Double Whammy

by | Jan 18, 2022 | Uncategorized

Share this post

I don’t know if Idaho is on a different time schedule than the rest of the world, but since I returned home from the slow-moving state of Montana, the world has sped up and the days zoom by before I can say Jim Dandydoodle, except for one annoying time, when it drags like a sloth on Valium. You know what I’m talking about, the time spent waiting for someone to answer because “your call is important to us, please hold,” repeated every eighteen seconds. I know it’s every eighteen seconds because I counted. My view is that if I’m so danged important, why are you keeping me waiting for thirty minutes, instead of hiring another operator? I spend more time waiting for an operator than I ever spent with my kids when they were in diapers. When someone finally answers, it’s unbelievably tempting to say to the operator, “Your call is important to me, please hold” and let them sit waiting for me for another thirty minutes. I don’t do that because: A. It’s not the operator’s fault and: B. I don’t have elevator music like “Who Let the Dogs Out” hooked up to my phone for them to enjoy.

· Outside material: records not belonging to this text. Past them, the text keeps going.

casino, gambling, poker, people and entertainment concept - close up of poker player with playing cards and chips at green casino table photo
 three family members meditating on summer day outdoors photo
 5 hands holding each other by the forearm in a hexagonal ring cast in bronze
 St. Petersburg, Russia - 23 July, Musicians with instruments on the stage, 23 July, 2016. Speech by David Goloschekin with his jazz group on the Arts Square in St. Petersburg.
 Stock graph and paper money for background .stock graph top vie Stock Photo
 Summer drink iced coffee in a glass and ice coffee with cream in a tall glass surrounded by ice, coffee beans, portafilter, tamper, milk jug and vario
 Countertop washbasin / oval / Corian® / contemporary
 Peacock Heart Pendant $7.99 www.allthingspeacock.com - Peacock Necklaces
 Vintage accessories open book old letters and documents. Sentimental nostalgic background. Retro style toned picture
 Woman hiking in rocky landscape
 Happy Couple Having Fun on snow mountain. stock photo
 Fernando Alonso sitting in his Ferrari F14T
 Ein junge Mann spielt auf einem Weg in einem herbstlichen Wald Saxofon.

Today I had to call my health insurance company and I ran into a double whammy. First, I was left on hold interminably. I’m not sure how many eighteen seconds passed as I patiently waited, but I made toast, drank a cup of coffee, and balanced my checkbook while their system played the song, “Don’t Worry, Be Happy” for the entire time. Finally, a voice came on and someone that sounded like a machine said, “We are sorry for the delay, leave your number and someone will call you back before the end of the day.” Oh, great. Don’t worry, be happy.

By that time, the Bobby McFerrin song was bouncing in my brain, and I couldn’t figure out how to get it out, so changed directions. I forced the obnoxious tune from my brain by running the vacuum and dusting the furniture. I knew my editor wanted a pie, so I threw one together, still waiting for the return phone call, and just as I finished, the phone rang, an unknown number, but I answered it. Lucky me! It was the health insurance company, yay! By then, I had forgotten why I called, but no worries, I had written it down on my to do list but, of course, I couldn’t find the list.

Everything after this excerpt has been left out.